READING PASSAGE »
“Shipbreaking” #61, the International Shipbreaking Show

17 Nov 2020

Issue # 61 of “Shipbreaking” (pdf – 12,8 Mo)
the unique panorama on the end of life of ships and the tricks of globalization.
71 pages, 240 photos, 95 sources

Tove Maersk, Alang, August 2020 © Munnabhai Parmar

Alang and its shipbreaking beaches welcome their 3rd aircraft carrier, an antique of English origin festooned with asbestos and PCBs and smelling Falklands powder.

A Russian nuclear-propelled cargo carrier doomed to be broken up between 2008 and 2012 was brought back to life in 2013. She is heading for Antarctica and since two weeks has been wandering off Angola and Congo Brazzaville.

A whole era and baskets of memories are little by little sinking into oblivion. The procession of cruise ships slowly guided to the cemeteries of the Eastern Mediterranean and the Indian Ocean gets longer every month. The cruise industry blinded by the easy dollar euphoria did not see the Covid-19 wave coming. It had become accustomed to good old-fashioned gastroenteritis epidemics and had never considered that viruses too could take a giant leap. Some Greeks owners bought old hulls and offered suicidal people cruises to Turkey and Egypt as early as March 2021.

The towing towards shipbreaking yards of damaged or powerless ships sometimes ended down on the ocean bottom or at the foot of cliffs. “Shipbreaking” takes stock and gives advice to shipowners to reduce environmental risks and damage to their reputation.

India and Pakistan with offers between 300 and 350 US$ per ton of metal magnetize ship owners and attract container ships.

The container ship Ever Decent, which collided head-on with the Norwegian Dream and her 1,750 passengers on August 24, 1999 in the North Sea, has arrived at the Indian shipbreaking yards. After she was repaired, she continued her maritime stagecoach ride under the whip of Evergreen.

The Stellar sibling saga is coming to an early termination in Pakistan and Bangladesh. These ex tankers converted for iron ore transport between Brazil and China have been recognized as high risk ships since the sinking of the Stellar Daisy in the South Atlantic in March 2017 and the death of 22 crewmembers.

The waste-wreck of the Norwegian-flagged car carrier Hoegh Xiamen, full of soot and dioxins after suffering a smouldering and torrid fire in Jacksonville (Florida, USA), has gone elsewhere, no matter the risk of contamination for the demolition workers of Aliaga, Turkey.

Three arms or oil smuggling ships have surrendered in the shipbreaking yards of Aliaga (Turkey), Gadani (Pakistan) and Busan (South Korea). (Cf. Bana p 50, Koti p 56, Pandi p 59).

The terrible Beirut disaster had a positive effect. It has destroyed two maritime livestock carriers. There were no sailors and no cows on board at the moment of the ammonium nitrate instant explosion. A third livestock carrier managed to get cured and escaped to Greece.

On the picturesque and surprise package shelf of the maritime world, “Shipbreaking” # 61 noted that a small general cargo carrier, the Roger Rougier, built in 1969 in Tonnay-Charente (France) near La Rochelle, has just been scrapped in New Zealand where she ended her career as the hopper dredger Coastal Carrier. The Igrim, built in 1978 in Finland for the Soviet Union is being scrapped in Pakistan. This multipurpose tanker used to carry in her tanks oil product, vegetable oil and whale oil.

ACTIVITY » Copy the part of the shipbreaking newsletter text between "A Russian nuclear-propelled" and "as March 2021.", inclusive, word for word.

Saved entries:
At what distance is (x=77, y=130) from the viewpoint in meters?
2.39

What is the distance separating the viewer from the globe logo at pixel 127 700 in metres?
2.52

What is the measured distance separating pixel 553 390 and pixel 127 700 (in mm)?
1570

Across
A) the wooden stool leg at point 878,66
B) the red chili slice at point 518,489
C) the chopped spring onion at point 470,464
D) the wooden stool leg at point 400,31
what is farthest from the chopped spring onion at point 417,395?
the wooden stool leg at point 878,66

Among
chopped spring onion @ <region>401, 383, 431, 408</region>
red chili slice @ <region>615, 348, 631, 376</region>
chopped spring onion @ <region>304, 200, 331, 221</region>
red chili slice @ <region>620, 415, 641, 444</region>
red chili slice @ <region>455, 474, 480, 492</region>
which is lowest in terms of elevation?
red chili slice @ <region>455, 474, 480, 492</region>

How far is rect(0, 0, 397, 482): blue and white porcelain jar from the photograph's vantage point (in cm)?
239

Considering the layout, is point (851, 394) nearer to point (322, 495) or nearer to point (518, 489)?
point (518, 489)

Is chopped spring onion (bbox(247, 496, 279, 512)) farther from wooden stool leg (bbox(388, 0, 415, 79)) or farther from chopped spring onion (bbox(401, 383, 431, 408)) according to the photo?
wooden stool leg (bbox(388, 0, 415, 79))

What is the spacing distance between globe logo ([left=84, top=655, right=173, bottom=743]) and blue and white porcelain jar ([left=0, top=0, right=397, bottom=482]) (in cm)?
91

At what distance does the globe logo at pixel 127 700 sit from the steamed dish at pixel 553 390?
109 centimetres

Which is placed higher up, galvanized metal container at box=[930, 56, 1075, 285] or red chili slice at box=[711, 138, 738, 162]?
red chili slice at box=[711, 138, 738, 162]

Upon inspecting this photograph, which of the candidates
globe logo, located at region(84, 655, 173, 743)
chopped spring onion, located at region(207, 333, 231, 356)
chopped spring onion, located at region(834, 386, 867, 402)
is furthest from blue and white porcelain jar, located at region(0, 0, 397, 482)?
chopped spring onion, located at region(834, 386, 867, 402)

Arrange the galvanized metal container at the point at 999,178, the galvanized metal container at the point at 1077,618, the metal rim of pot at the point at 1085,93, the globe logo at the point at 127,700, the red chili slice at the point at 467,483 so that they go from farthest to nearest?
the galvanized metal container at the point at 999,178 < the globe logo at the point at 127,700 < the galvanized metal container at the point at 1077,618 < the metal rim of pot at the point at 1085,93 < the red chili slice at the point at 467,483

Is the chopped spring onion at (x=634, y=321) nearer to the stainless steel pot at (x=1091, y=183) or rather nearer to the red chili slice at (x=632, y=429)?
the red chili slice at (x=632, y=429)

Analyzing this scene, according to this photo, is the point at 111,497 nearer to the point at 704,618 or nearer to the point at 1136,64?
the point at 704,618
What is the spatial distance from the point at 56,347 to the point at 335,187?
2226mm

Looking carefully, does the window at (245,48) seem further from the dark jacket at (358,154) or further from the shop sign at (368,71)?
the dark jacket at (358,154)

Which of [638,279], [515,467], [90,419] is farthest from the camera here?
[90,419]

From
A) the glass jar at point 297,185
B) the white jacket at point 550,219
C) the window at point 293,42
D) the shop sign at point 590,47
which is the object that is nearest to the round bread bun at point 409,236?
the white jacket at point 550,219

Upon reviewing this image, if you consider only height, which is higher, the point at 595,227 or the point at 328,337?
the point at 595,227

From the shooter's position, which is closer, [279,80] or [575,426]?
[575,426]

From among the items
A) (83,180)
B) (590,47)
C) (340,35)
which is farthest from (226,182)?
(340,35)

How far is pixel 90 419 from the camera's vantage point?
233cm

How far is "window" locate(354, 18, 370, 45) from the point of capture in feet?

EXERCISE RESPONSE »
A Russian nuclear-propelled cargo carrier doomed to be broken up between 2008 and 2012 was brought back to life in 2013. She is heading for Antarctica and since two weeks has been wandering off Angola and Congo Brazzaville.

A whole era and baskets of memories are little by little sinking into oblivion. The procession of cruise ships slowly guided to the cemeteries of the Eastern Mediterranean and the Indian Ocean gets longer every month. The cruise industry blinded by the easy dollar euphoria did not see the Covid-19 wave coming. It had become accustomed to good old-fashioned gastroenteritis epidemics and had never considered that viruses too could take a giant leap. Some Greeks owners bought old hulls and offered suicidal people cruises to Turkey and Egypt as early as March 2021.